Prediction and Model Reuse
This guide covers how to make predictions using trained models in nirs4all, including loading saved models and applying them to new datasets.
Overview
After training a pipeline, you can use the trained models to make predictions on new data. nirs4all supports several prediction workflows:
Direct prediction: Use a trained model to predict new samples
Model persistence: Save and reload models for later use
Cross-validation ensembles: Combine predictions from multiple CV folds
Basic Prediction Workflow
Training a Model
First, train your pipeline:
from sklearn.cross_decomposition import PLSRegression
from sklearn.model_selection import RepeatedKFold
from sklearn.preprocessing import MinMaxScaler
from nirs4all.data import DatasetConfigs
from nirs4all.pipeline import PipelineConfigs, PipelineRunner
# Define pipeline
pipeline = [
MinMaxScaler(),
RepeatedKFold(n_splits=3, n_repeats=1, random_state=42),
{"model": PLSRegression(n_components=10), "name": "PLS_10"},
]
# Train
runner = PipelineRunner(save_artifacts=True, verbose=0)
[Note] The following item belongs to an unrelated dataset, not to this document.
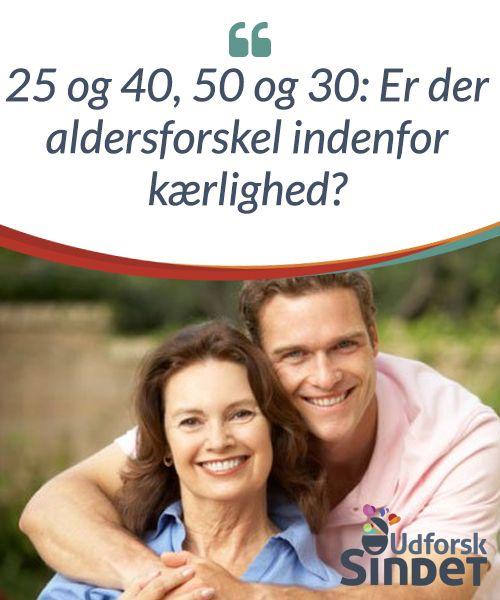 25 og 40, 50 og 30: Er der aldersforskel indenfor kærlighed?  Vi #tror normalt, at par med en stor #aldersforskel kun sker blandt #kendte #mennesker; men det er ikke #sandt.  #Anekdoter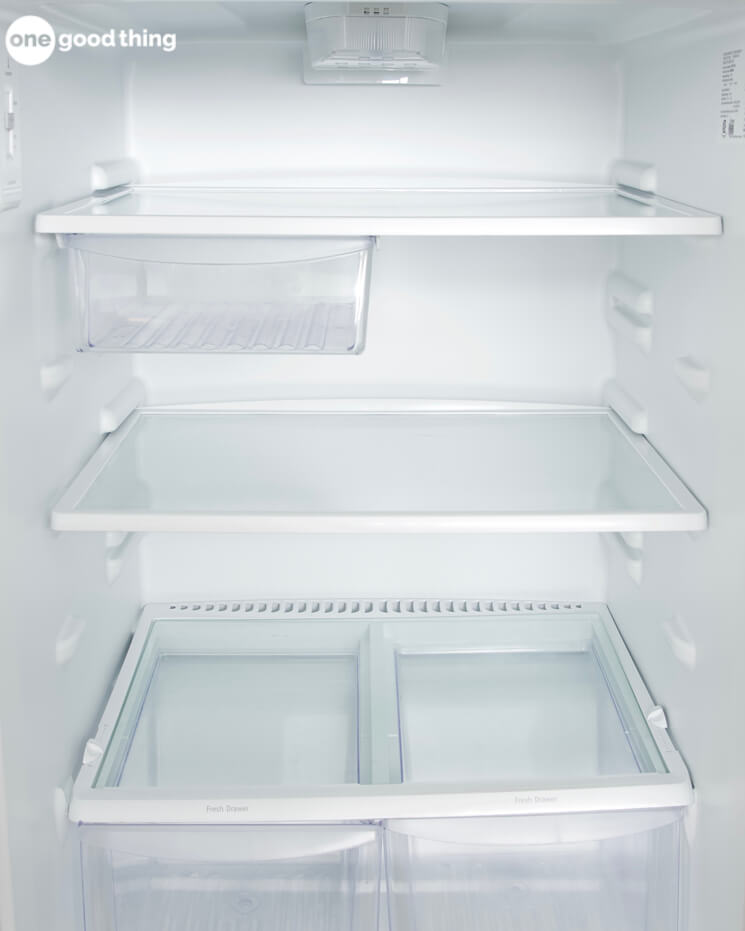 Putting Off Cleaning Your Fridge Heres How To Make It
predictions, _ = runner.run(
PipelineConfigs(pipeline),
DatasetConfigs(['path/to/training_data'])
)
# Get best model
best_prediction = predictions.top(n=1, rank_partition="test")[0]
print(f"Best model: {best_prediction['model_name']}")
print(f"RMSE: {best_prediction['rmse']:.4f}")
Making Predictions
Use the predict() method with the best prediction entry:
# Create predictor
predictor = PipelineRunner(save_artifacts=False, save_charts=False, verbose=0)
# Load new data
new_dataset = DatasetConfigs({
'X_test': 'path/to/new_spectra.csv'
})
# Make predictions
y_pred, _ = predictor.predict(best_prediction, new_dataset, verbose=0)
print(f"Predictions: {y_pred[:5]}")
Prediction Sources
The predict() method accepts various sources:
1. Prediction Dictionary (Most Common)
# From Predictions object
best_prediction = predictions.top(n=1, rank_partition="test")[0]
y_pred, _ = runner.predict(best_prediction, new_data)
2. Model ID String
# Using the prediction ID directly
model_id = best_prediction['id']
y_pred, _ = runner.predict(model_id, new_data)
3. Folder Path
# From a pipeline folder
y_pred, _ = runner.predict("runs/2024-12-14_wheat/pipeline_abc123/", new_data)
4. Bundle File
# From an exported bundle (see Export section)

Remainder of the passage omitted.